TEXT BLOCK —
━━━━

April 05, 2007

Openlearn XML Processor

Okay folks, I'm gonna have to trust you to be nice with this one, because every time you play with, it hits someone else's server...

What is it? My first attempt at an OpenLearn XML Processor "solution", that's what...

Now before Stephen Downes hollers about the server hits (;-) this is a proof of concept thing, okay? A demo. To act as something I can pick apart in front of people to try and show them how it's put together...

So what's it do?

Well - put in the URL to an OpenLearn XML file (you can host them on your own server after downloading them from LabSpace, which requires you to register for the course and blah de blah de blah...) - or just stick in the unit code to one of the files I've alredy liberated - and the processor will (if it's working ;-):

  • generate a link to a URL that uses a script to generate an OPML file that lists the media assets contained in the unit (L120_1 is a good demo of this (as reported previously in this post on OpenLearn Asset Stripping); a link to a Grazr view of the file is also generated;

  • generate a link to an RSS version of the course unit (as well as a link to a Grazr previewer); the stylesheet is still a bit ropey, but it's good enough for (some) demos; I'm having all sorts of problems with the character set, so if someone can tell me what I'm doing wrong, that'd be much appreciated (it's something I've never really looked at). The translation works by passing the XML file URL to a Yahoo pipe that runs the XML through the W3C XML processor using the previously mentioned style sheet to generate the RSS output;

  • generate a link to a PDF version of the unit. This is achieved by plugging the URL for the OUXML2RSS Yahoo pipe (which has the course XML URL as an argument, of course) into the RSS2PDF.org web service. The steps to generate the PDF, then, are: provide the URL of the XML, use a Yahoo pipe to send this to the W3C XSL processor with an appropriate style file, take the resulting RSS output from the Yahoo pipe and shove it into rss2pdf; (it should then be possible to pass this to a pdf2audio service, etc;-);

  • wire the live created RSS file into my serialised feeds service. This service takes the serialised feed delivery configuration information provided via a web form, and uses that information - along with the current time stamp - to work out how many items to deliver to the user. The service passes this required item count, along with a URL to the unit XML file to the Yahoo OUXML2RSS pipe that runs the XML through the W3C XSL processor along with a supplied XSL file), and then passes this generated feed to a feed serialiser pipe (which is nothing of the sort really - all it does it count out a required nubner of feed items). Simple. :-) and stupid - because the W3C processor has to run every time the feed is polled.

Okay - so maybe I need to work on the delivery of that explanation a little... and draw some pictures;-)

Or maybe write it up using the new draft proposal for XProc: An XML Pipeline Language. Because as I'm sure you all know, "[a]n XML Pipeline specifies a sequence of operations to be performed on one or more XML documents, producing one or more XML documents as output."

━━━━

LISTED ENTRIES —
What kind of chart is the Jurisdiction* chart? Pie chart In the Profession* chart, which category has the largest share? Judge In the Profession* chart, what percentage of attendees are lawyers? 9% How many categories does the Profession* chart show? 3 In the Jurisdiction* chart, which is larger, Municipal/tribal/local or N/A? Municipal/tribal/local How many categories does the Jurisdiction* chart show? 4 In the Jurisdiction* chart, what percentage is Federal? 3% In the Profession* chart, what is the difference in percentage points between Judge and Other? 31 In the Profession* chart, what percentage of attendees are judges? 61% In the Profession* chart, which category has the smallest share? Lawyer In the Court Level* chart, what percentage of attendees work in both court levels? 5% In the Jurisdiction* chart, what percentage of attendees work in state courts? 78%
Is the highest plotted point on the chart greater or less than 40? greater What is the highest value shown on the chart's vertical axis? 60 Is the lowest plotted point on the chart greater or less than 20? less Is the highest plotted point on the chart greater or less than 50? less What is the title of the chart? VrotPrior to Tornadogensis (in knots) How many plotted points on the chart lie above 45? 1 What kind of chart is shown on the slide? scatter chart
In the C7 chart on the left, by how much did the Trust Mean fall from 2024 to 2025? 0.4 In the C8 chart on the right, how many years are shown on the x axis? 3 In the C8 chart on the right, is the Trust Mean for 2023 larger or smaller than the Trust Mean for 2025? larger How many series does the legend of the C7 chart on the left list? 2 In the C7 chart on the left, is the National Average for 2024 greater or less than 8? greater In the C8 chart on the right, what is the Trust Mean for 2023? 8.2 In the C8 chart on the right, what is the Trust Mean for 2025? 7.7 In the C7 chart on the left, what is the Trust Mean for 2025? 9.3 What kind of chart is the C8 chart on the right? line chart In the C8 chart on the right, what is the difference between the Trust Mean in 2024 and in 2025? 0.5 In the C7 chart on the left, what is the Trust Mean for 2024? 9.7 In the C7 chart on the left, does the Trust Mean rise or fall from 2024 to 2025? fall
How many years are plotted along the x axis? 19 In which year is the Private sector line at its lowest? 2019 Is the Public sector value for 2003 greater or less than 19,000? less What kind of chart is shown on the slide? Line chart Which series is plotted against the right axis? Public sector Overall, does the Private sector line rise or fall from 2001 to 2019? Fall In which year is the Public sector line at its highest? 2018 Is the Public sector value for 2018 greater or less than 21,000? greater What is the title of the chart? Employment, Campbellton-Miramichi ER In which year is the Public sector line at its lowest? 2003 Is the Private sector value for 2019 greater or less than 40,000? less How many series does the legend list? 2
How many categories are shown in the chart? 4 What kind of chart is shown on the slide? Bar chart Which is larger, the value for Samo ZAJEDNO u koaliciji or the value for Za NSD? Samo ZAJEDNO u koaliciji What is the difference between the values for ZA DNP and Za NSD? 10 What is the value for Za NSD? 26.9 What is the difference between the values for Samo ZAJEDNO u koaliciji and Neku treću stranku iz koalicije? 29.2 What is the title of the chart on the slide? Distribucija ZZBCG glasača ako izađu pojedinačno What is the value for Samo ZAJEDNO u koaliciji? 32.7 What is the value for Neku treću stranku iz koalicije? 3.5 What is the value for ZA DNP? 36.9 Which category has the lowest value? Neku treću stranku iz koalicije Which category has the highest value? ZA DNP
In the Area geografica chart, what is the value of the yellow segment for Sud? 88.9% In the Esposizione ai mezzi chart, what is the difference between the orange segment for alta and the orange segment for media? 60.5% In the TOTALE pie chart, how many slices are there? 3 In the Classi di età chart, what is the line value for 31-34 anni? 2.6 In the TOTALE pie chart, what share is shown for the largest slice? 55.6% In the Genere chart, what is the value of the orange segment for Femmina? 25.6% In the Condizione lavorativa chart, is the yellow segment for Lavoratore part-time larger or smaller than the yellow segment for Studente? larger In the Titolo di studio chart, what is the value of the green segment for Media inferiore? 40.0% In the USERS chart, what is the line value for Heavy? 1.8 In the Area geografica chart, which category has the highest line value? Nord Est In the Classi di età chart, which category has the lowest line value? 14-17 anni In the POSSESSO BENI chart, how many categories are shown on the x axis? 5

━━━━

TASK DETAILS — Carry on the blog post about the OpenLearn XML processor from its last sentence, which quotes the definition of an XML Pipeline.

RESPONSE TO THIS EXERCISE —
Also when I get a chance, I'll write an OpenLearn RSS Exploiter that uses a pre-generated/saved version of the RSS files to play around with the RSS (converting it to PDFs, audio, etc., as well as providing badges to one-click it into Netvibes, Google Personal, etc.).

But not today - I need to pack - going away for a week (so there'll be no posts for a bit...)...

Posted by ajh59 at April 5, 2007 10:26 PM
Comments

> Now before Stephen Downes hollers about the server hits...

LOL

Tested with A103 and got errors in both the OPML links.

Other people would be critical - but I spent all day fighting with Google's dysfunctional API. I am more than sympathetic.

Neat idea - I wish you coded in perl so we could share.


Posted by: Stephen Downes at April 6, 2007 09:21 PM

OK, a few pieces of feedback from the OpenLearn technical team...

Our export in Moodle format is the complete course, but when you import into your own Moodle install you can pick and choose which bits you want to take.

There is great concern in the openlearn programme team about how to encourage remixing. Usecases and examples are one way forward that is being actively considered. Unfortunately its not in my remit to write them, so we'll wait and see.

We’re also working to offer RSS feeds in various shapes and sizes.

With the funding application for year 2 there is a little less emphasis on target hours, although targets still exist. There are wider ranging debates about the future of the labspace – should it be a wiki, or just a file sharing system, or something else entirely? God only knows where all that will end up! Stephen Bradley is organising a workshop to kickstart things.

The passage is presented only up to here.